§ Goal of the exercise:
Transcribe every entry word for word, but skip the images.

START Source material

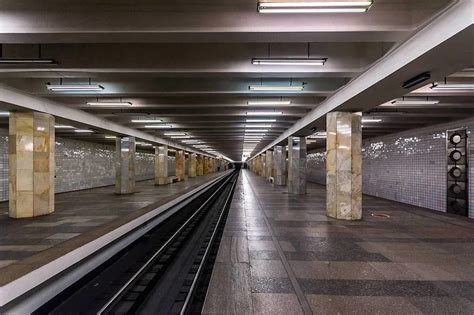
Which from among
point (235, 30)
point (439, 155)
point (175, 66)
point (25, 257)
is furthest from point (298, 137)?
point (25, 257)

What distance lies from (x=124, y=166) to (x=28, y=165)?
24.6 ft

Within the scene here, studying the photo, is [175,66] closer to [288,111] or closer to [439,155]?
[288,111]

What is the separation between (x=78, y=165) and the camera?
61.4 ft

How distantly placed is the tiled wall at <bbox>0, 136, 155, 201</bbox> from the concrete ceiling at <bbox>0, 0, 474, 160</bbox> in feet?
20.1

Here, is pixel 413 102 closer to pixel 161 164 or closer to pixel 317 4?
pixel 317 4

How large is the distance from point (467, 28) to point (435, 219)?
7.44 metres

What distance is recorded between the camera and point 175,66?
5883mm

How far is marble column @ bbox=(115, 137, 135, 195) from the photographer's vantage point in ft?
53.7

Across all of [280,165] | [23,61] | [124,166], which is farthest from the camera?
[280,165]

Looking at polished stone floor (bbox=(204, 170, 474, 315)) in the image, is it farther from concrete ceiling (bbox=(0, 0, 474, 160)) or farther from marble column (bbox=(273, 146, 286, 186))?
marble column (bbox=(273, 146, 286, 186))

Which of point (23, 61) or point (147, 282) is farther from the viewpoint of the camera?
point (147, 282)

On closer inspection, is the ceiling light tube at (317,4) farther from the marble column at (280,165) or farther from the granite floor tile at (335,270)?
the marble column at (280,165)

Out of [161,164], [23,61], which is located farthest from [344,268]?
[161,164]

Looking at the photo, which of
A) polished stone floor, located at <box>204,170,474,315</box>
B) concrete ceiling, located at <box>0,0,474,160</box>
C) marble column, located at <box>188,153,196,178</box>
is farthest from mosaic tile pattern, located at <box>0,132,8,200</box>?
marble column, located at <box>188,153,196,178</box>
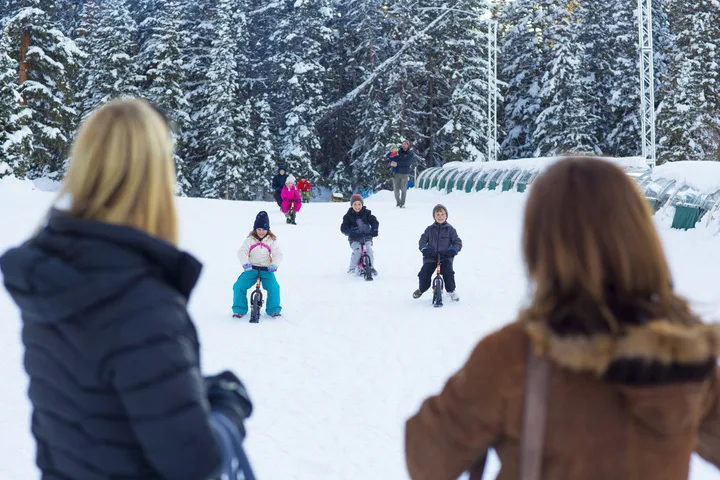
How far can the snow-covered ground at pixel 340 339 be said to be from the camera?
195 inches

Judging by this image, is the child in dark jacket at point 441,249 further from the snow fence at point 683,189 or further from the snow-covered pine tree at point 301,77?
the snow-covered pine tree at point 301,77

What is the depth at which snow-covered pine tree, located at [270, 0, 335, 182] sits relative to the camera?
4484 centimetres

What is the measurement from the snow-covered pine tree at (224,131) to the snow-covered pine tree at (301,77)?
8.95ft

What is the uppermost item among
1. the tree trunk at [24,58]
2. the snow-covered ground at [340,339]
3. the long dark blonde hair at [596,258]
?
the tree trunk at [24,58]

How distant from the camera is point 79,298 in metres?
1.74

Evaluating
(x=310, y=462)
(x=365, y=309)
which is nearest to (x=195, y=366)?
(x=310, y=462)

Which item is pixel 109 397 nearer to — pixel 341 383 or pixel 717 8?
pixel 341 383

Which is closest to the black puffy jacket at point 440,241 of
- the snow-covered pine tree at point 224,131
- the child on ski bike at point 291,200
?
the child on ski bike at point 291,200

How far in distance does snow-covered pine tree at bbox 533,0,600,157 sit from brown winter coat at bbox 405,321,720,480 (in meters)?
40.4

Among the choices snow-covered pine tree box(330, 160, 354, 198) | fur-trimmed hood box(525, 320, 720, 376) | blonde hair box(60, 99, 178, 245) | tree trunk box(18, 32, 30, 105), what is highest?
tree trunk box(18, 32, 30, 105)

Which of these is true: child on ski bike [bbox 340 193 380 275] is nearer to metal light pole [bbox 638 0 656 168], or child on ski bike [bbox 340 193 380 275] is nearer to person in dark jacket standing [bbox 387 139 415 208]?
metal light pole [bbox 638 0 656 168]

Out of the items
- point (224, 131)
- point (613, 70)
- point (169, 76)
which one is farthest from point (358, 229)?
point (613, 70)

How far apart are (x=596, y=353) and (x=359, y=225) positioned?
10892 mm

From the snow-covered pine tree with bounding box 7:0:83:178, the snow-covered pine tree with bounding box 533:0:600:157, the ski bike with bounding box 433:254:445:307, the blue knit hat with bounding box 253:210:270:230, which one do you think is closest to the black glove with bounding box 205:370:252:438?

END Source material

§ Written solution:
Which from among
point (235, 30)
point (439, 155)
point (175, 66)
point (25, 257)
is furthest from point (298, 137)?
point (25, 257)

What distance lies from (x=124, y=166) to (x=28, y=165)?
24.6 ft

Within the scene here, studying the photo, is [175,66] closer to [288,111] or closer to [439,155]?
[288,111]

What is the separation between (x=78, y=165) and the camera?
61.4 ft

How distantly placed is the tiled wall at <bbox>0, 136, 155, 201</bbox> from the concrete ceiling at <bbox>0, 0, 474, 160</bbox> in feet?
20.1

Here, is pixel 413 102 closer to pixel 161 164 or closer to pixel 317 4?
pixel 317 4

How large is the distance from point (467, 28) to point (435, 219)?
7.44 metres

What distance is recorded between the camera and point 175,66?
5883mm

How far is marble column @ bbox=(115, 137, 135, 195) from the photographer's vantage point in ft?
53.7

Across all of [280,165] | [23,61] | [124,166], which is farthest from the camera?
[280,165]

Looking at polished stone floor (bbox=(204, 170, 474, 315)) in the image, is it farther from concrete ceiling (bbox=(0, 0, 474, 160)) or farther from marble column (bbox=(273, 146, 286, 186))?
marble column (bbox=(273, 146, 286, 186))

Which of point (23, 61) or point (147, 282) is farther from the viewpoint of the camera?
point (147, 282)

On closer inspection, is the ceiling light tube at (317,4) farther from the marble column at (280,165) or farther from the granite floor tile at (335,270)?
the marble column at (280,165)

Out of [161,164], [23,61], which is located farthest from [344,268]?
[161,164]

Looking at the photo, which of
A) polished stone floor, located at <box>204,170,474,315</box>
B) concrete ceiling, located at <box>0,0,474,160</box>
C) marble column, located at <box>188,153,196,178</box>
is farthest from mosaic tile pattern, located at <box>0,132,8,200</box>?
marble column, located at <box>188,153,196,178</box>
How far can the snow-covered ground at pixel 340 339 be said to be from the camera?
195 inches

Judging by this image, is the child in dark jacket at point 441,249 further from the snow fence at point 683,189 or further from the snow-covered pine tree at point 301,77?
the snow-covered pine tree at point 301,77

What is the depth at which snow-covered pine tree, located at [270, 0, 335, 182] sits relative to the camera?
4484 centimetres

What is the measurement from the snow-covered pine tree at (224,131) to the snow-covered pine tree at (301,77)?
8.95ft

What is the uppermost item among
1. the tree trunk at [24,58]
2. the snow-covered ground at [340,339]
3. the long dark blonde hair at [596,258]
?
the tree trunk at [24,58]

How distant from the camera is point 79,298 in metres?
1.74

Evaluating
(x=310, y=462)
(x=365, y=309)
which is nearest to (x=195, y=366)?
(x=310, y=462)

Which item is pixel 109 397 nearer to — pixel 341 383 or pixel 717 8?
pixel 341 383

Which is closest to the black puffy jacket at point 440,241 of
- the snow-covered pine tree at point 224,131
- the child on ski bike at point 291,200
?
the child on ski bike at point 291,200

How far in distance does snow-covered pine tree at bbox 533,0,600,157 sit from brown winter coat at bbox 405,321,720,480 (in meters)?
40.4

Among the choices snow-covered pine tree box(330, 160, 354, 198) | fur-trimmed hood box(525, 320, 720, 376) | blonde hair box(60, 99, 178, 245) | tree trunk box(18, 32, 30, 105), what is highest?
tree trunk box(18, 32, 30, 105)

Which of these is true: child on ski bike [bbox 340 193 380 275] is nearer to metal light pole [bbox 638 0 656 168], or child on ski bike [bbox 340 193 380 275] is nearer to person in dark jacket standing [bbox 387 139 415 208]?
metal light pole [bbox 638 0 656 168]

Out of the items
- point (224, 131)
- point (613, 70)
- point (169, 76)
which one is farthest from point (358, 229)?
point (613, 70)

How far apart are (x=596, y=353) and (x=359, y=225) positioned?
10892 mm

From the snow-covered pine tree with bounding box 7:0:83:178, the snow-covered pine tree with bounding box 533:0:600:157, the ski bike with bounding box 433:254:445:307, the blue knit hat with bounding box 253:210:270:230, which one do you think is closest to the black glove with bounding box 205:370:252:438?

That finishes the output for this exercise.